• Required action:
Below are records with pictures in them. Output exactly the lines from the one with "yellow-logo-menand-39-s-tee" through the one with "obrázok produktu 3 z 11", both included, and leave every picture out; give only those lines.

════════════════

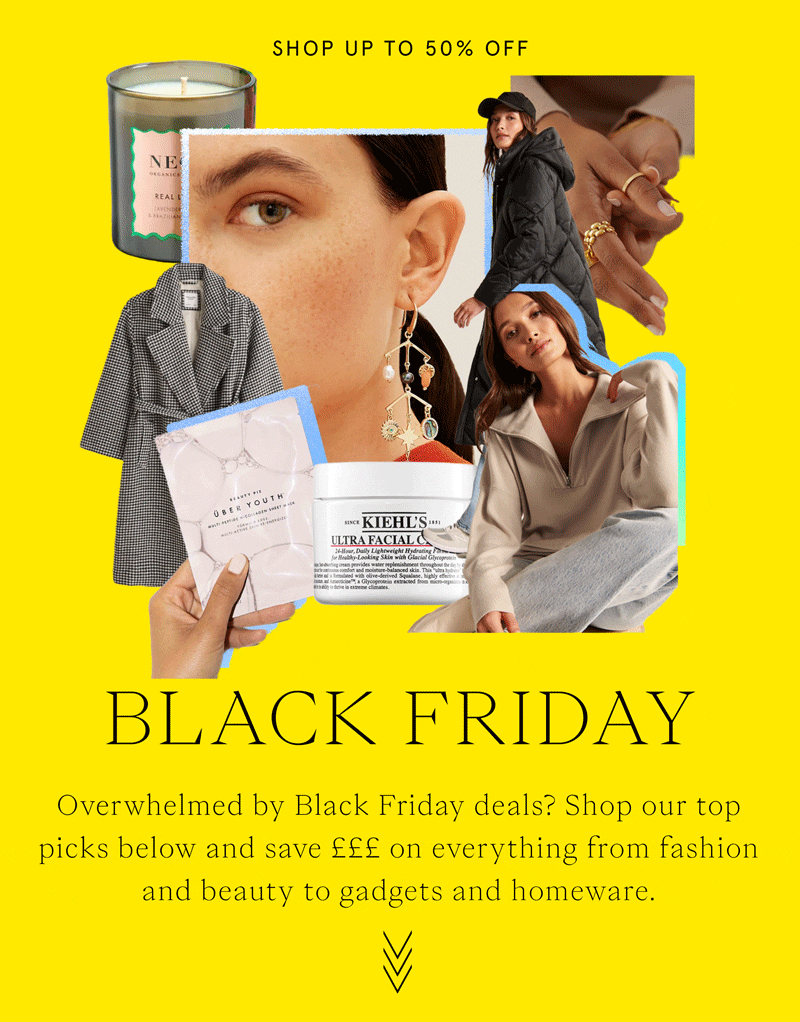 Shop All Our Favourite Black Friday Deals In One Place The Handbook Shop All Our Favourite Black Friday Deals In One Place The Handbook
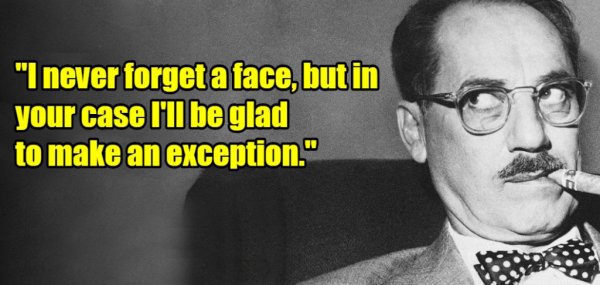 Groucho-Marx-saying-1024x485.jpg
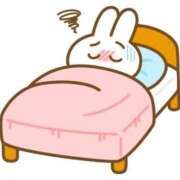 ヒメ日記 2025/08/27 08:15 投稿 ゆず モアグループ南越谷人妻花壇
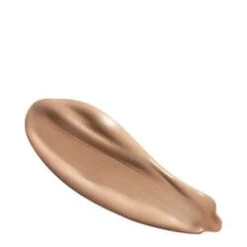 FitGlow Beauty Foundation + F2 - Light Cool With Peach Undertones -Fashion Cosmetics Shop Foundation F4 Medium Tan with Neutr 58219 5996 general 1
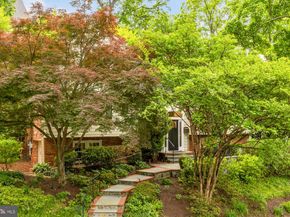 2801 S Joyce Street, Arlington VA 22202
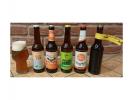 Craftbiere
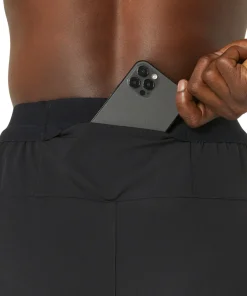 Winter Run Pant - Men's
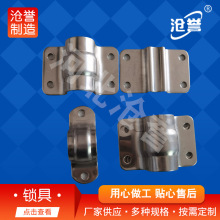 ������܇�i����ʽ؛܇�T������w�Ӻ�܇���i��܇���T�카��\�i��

════════════════

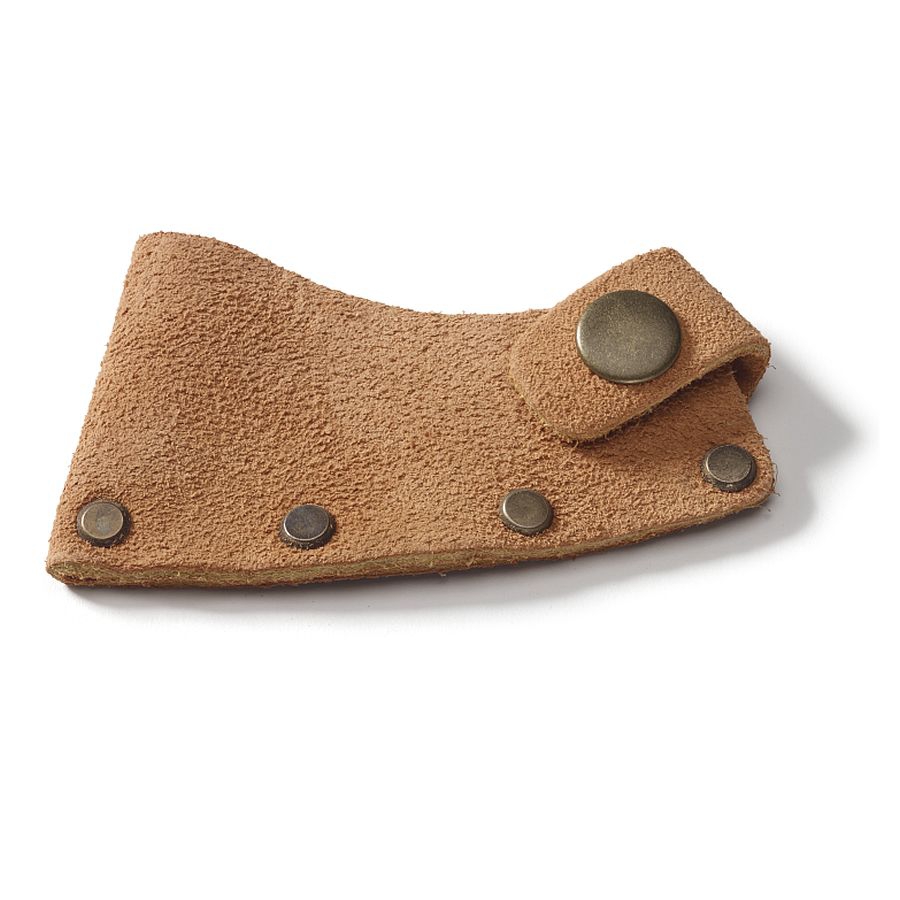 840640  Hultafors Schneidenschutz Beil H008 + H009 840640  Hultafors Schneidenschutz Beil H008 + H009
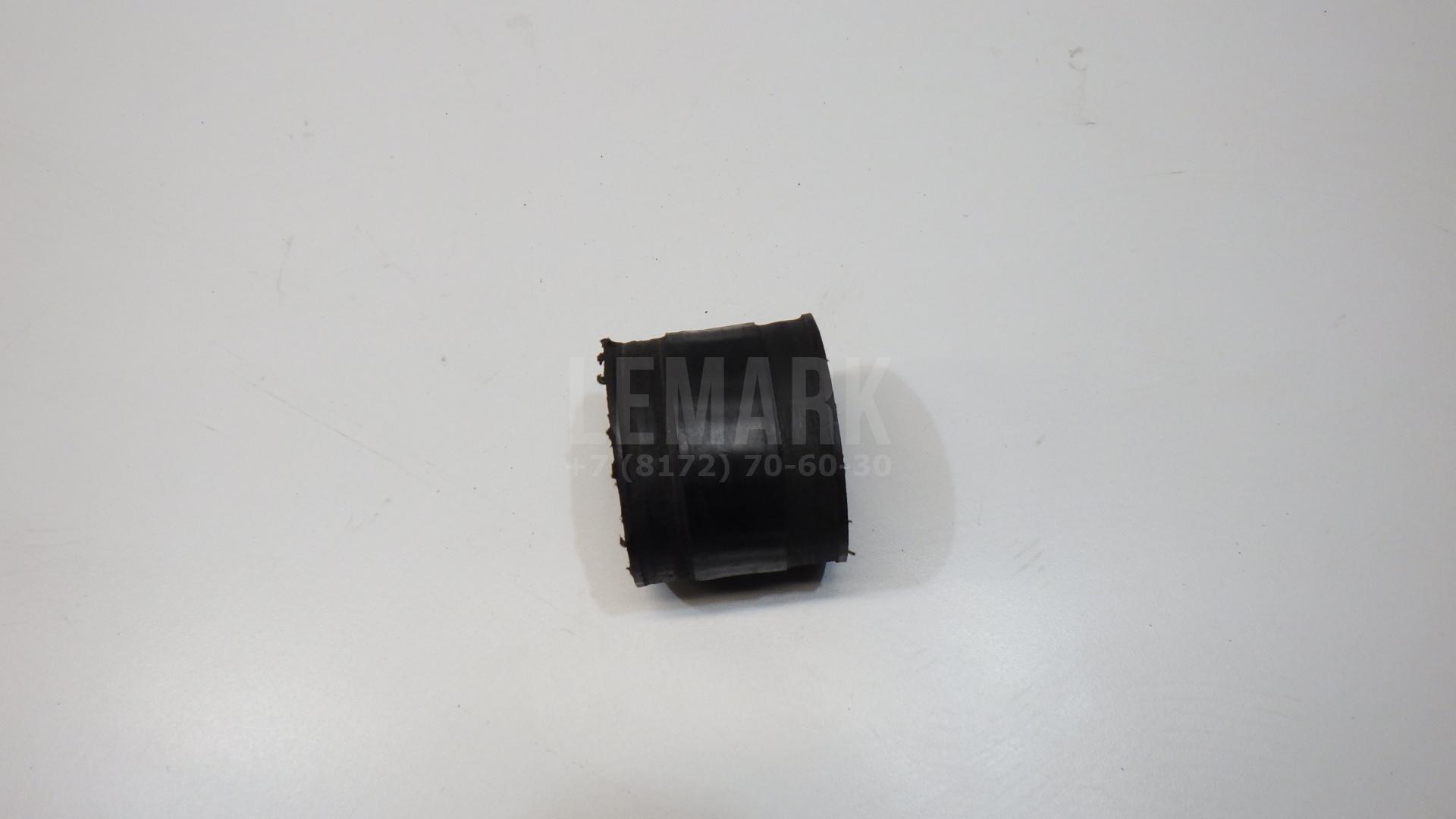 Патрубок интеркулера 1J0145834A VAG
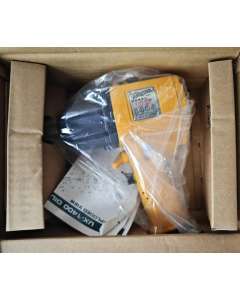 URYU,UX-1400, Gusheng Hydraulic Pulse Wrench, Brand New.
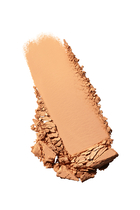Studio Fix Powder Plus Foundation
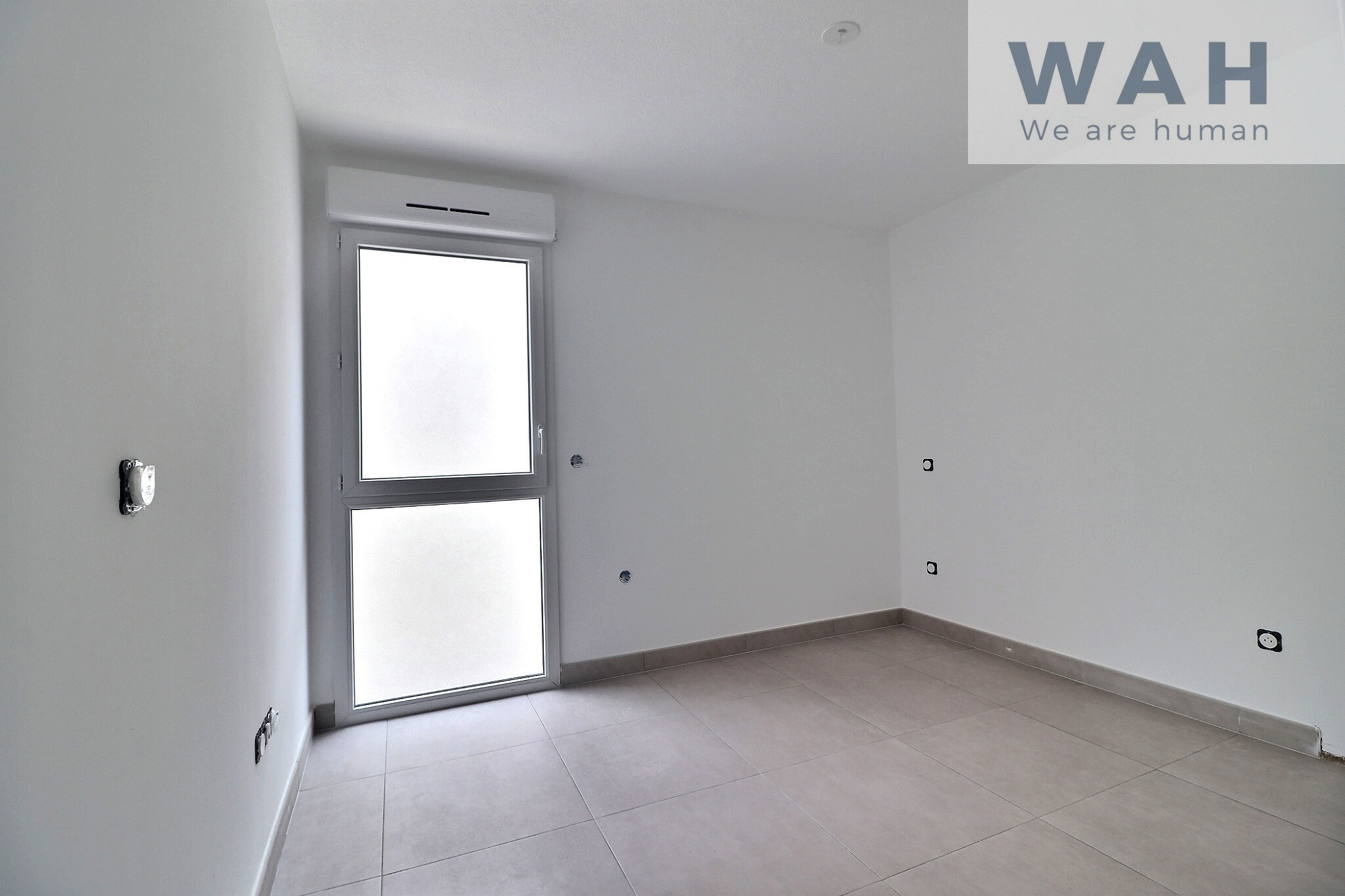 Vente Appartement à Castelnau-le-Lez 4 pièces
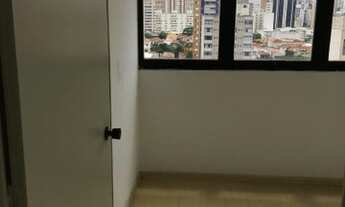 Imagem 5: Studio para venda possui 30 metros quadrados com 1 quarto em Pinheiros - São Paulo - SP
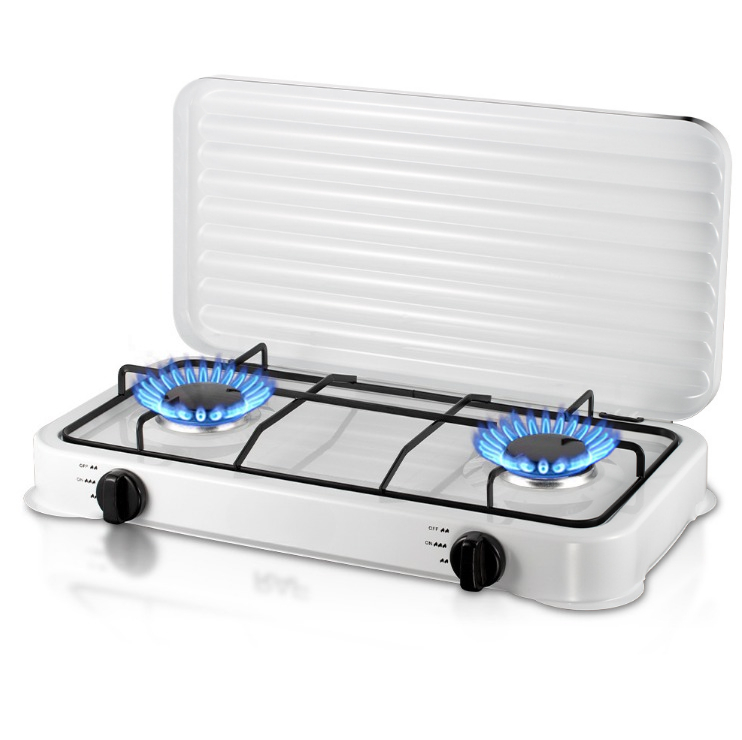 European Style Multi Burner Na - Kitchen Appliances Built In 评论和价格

════════════════

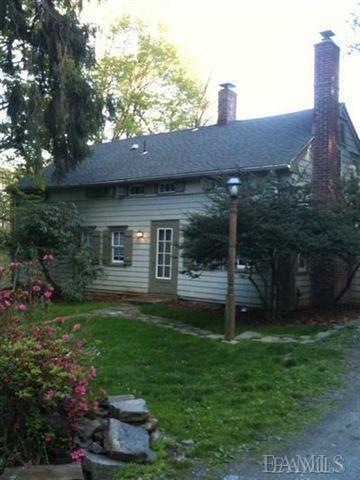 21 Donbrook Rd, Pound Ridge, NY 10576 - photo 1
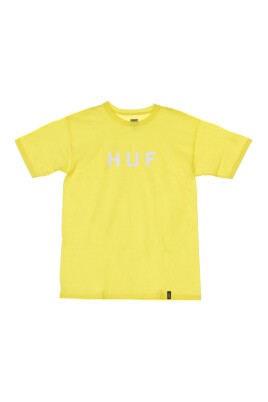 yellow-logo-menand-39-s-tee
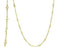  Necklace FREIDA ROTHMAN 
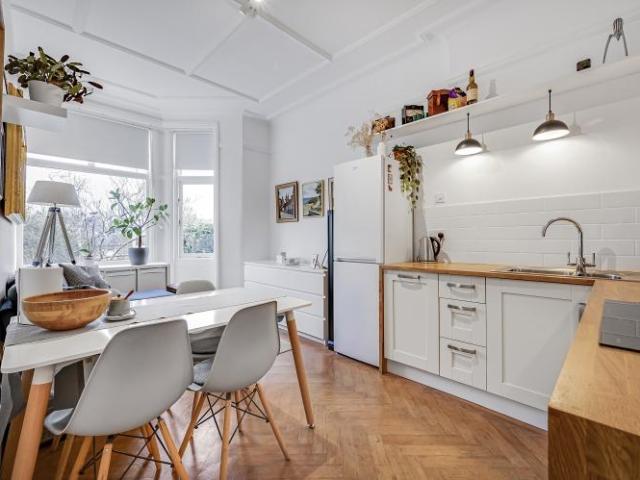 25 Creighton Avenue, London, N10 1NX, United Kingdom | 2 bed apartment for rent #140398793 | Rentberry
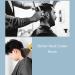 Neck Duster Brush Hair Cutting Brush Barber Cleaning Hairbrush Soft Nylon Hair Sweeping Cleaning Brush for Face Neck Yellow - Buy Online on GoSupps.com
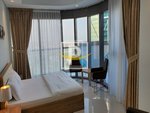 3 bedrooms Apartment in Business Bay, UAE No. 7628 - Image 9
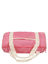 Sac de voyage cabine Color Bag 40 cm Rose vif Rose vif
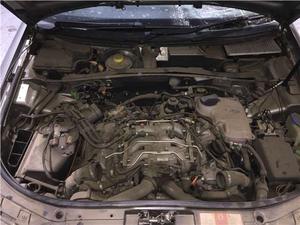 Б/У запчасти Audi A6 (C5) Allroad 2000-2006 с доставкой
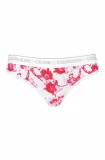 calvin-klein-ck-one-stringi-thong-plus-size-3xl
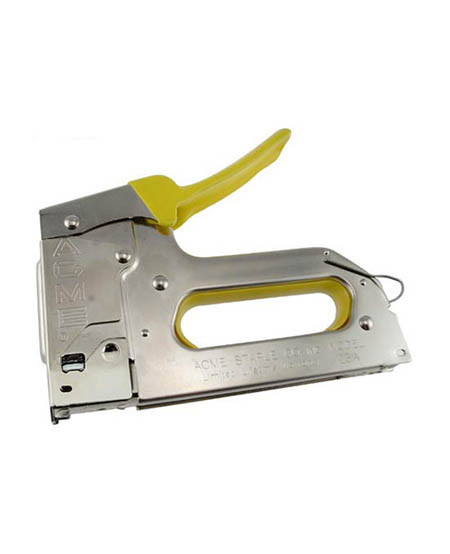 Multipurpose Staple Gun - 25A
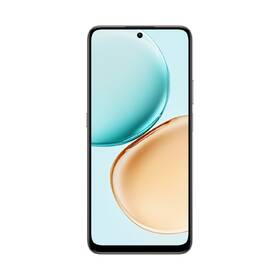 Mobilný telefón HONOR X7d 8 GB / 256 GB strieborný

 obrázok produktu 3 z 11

════════════════

• Completed task:
 yellow-logo-menand-39-s-tee
  Necklace FREIDA ROTHMAN 
 25 Creighton Avenue, London, N10 1NX, United Kingdom | 2 bed apartment for rent #140398793 | Rentberry
 Neck Duster Brush Hair Cutting Brush Barber Cleaning Hairbrush Soft Nylon Hair Sweeping Cleaning Brush for Face Neck Yellow - Buy Online on GoSupps.com
 3 bedrooms Apartment in Business Bay, UAE No. 7628 - Image 9
 Sac de voyage cabine Color Bag 40 cm Rose vif Rose vif
 Б/У запчасти Audi A6 (C5) Allroad 2000-2006 с доставкой
 calvin-klein-ck-one-stringi-thong-plus-size-3xl
 Multipurpose Staple Gun - 25A
 Mobilný telefón HONOR X7d 8 GB / 256 GB strieborný

 obrázok produktu 3 z 11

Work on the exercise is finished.